The Rise of Socially Responsible ETF’s

A quick google search is all that is needed to pull up hundreds of articles bemoaning millennials and how they handle their money. The topics range from the amount of cash spent on avocado toast, to the mountains of student debt they carry. In general, it is safe to say that millennials look at money differently than any generation before them. That uniqueness also extends to their investment portfolios.

Morgan Stanley’s Institute for Sustainable Investing found investors in their 20’s and 30’s are more than twice as likely to focus on green investments. That means that in addition to traditional metrics used to evaluate investments millennials are also considering the business practices of the companies they invest in. Socially responsible investments place restrictions on the types of companies that are including in an effort to weed out companies that are bad for the environment, lack a positive inclusive culture, etc. In the words, for the first time, investors are starting to care about a company’s heart, not just its wallet.

Coinciding with the growth in this types of investments is the continued boom in the passive investing world. Exchange traded funds (ETFs) continue to see massive inflows as investors seek diversified funds with low expenses. While ETFs are growing in popularity with almost every group of investors, millennials in particular have been drawn to them.

With both trends rising in popularity it was only a matter of time before they combined to create a new industry for socially responsible, green or ESG ETFs. ESG stands from environment, society, and governance, and it forms the baseline requirements for a company to be considered for inclusion in an ETF. The options for ESG ETFs were limited for many years but as popularity has grown fund companies have answered the call by providing hundreds of options for investors to choose from.
===============
WHAT TO DO:
1. In the article on socially responsible ETFs, what three words does ESG stand for?
2. Could you pick up the article on socially responsible ETFs after its last sentence and keep it going?
The lines after this article aren't needed for anything here.

THE DATA:
===============
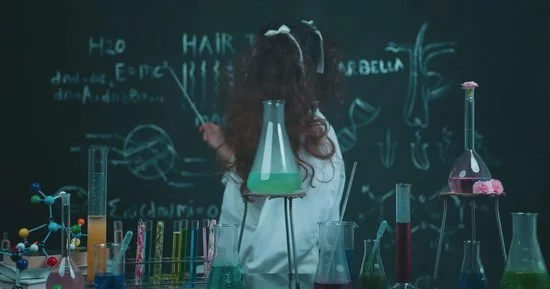 Groothandel ???? Pabella Magic Potion Haar Serum - Tegen Droog, Dof, Beschadigd, Futloos, Pluizig Haar - Anti Frizz - Gisou - Anti Pluis - Pluizig Haar - Haar Serum Beschadigd Haar - Rituals Producten - Spf ✨ 2 Groothandel ???? Pabella Magic Potion Haar Serum - Tegen Droog, Dof, Beschadigd, Futloos, Pluizig Haar - Anti Frizz - Gisou - Anti Pluis - Pluizig Haar - Haar Serum Beschadigd Haar - Rituals Producten - Spf ✨ - Afbeelding 2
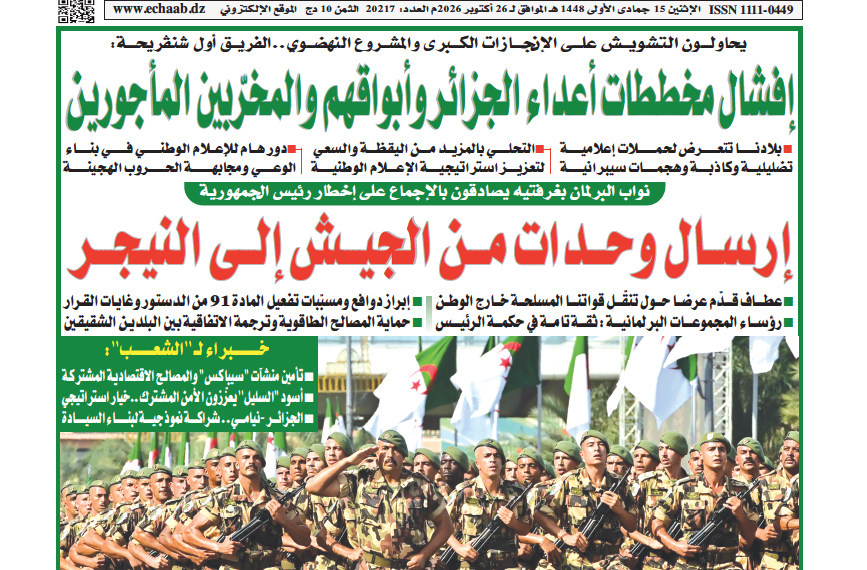 العدد 20217
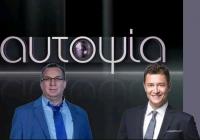 Τρικαλινός Καθηγητής στην Εκπομπή «Αυτοψία» του Αντώνη Σρόιτερ στον ALPHA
===============
ANSWERS BY TASK:
1. Environment, society, and governance.

2.
The most common area of focus for ESG ETFs is in the environmental side. Funds like the iShares AWCI Low Carbon Target ETF (CRBN) that highlights companies that make an effort to minimize their carbon footprint. These funds offer a collection of companies that reflect the goal of environmental sustainability.

Another area of focus is on diversity and inclusion. the SPDR SSGA Gender Diversity Index ETF (SHE) places a large weight on investing in companies that are women owned and women governed.

By 2020 there are ETF's available to match almost any investors code of ethics. They offer baskets of securities tied to a common goal. There are however potential downsides. Because of the common goal some ESG ETFs offer lower diversification than traditional indexes. They also can come with a higher price tag in the form of an annual expense ratio.

The overall takeaway here is that If an investor has a desire to invest their dollars in these types of ETFs they will need to do some extra homework to ensure they are keeping their costs down, and building a fully diversified portfolio. They may also need to look closer at the underlying stocks in the ETF to make sure that the mandate of the chosen ETF matches their personal convictions and they are not inadvertently buying stock in companies they do not agree with.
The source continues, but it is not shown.